2. Is your partner willing to get help?

Serial infidelity is not something that happens in a void. People who fool around over and over are people who are struggling with who they are in some way.

People who have a single affair don’t generally set out to have an affair. There is something missing in their marriage, maybe something they aren’t even aware of. And then they meet someone, maybe at work, someone who is having the same experiences as they and they strike up a friendship. As the friendship grows, so do the feelings between the two of them. Eventually, this connection can lead to an affair.

People who cheat more than once on their partner, either one at a time or perhaps with multiple other partners, are generally people who set out to have an affair. And the reasons that they set out to have the affairs are many.

Perhaps they are feeling unhappy in their primary relationship and seek someone who understands them. Perhaps they want more sex then they are getting in their current relationship. Perhaps they need to have sex with more than one person to feel good about themselves. Perhaps they have abandonment issues that make them need to leave the person they are with so that they aren’t left. Perhaps they are struggling with trust issues and don’t believe that anyone could be faithful to them.

The list of reasons why someone cheats repeatedly is endless but what is important for deciding whether to stay or go is whether your person is willing to take a good hard look at why they cheat repeatedly and agree to get some help to manage it.

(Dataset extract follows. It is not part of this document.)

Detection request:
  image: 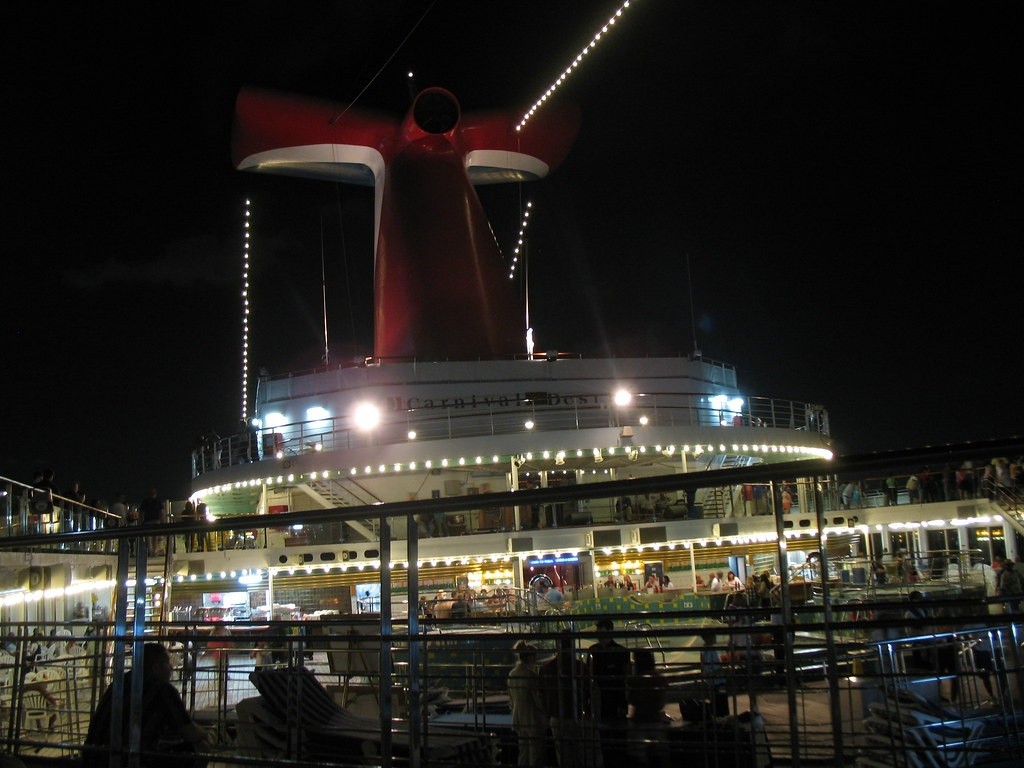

I do believe that relationship counseling can help move the relationship towards a resolution but I think that it’s essential that the cheater gets some help to understand and deal with the source of their cheating.

So, if your person is willing to get help, then perhaps staying, at least for now, is a good idea.

 

3. Do you still like your partner?

An important question to ask about surviving repeated infidelity is whether or not you still like your person.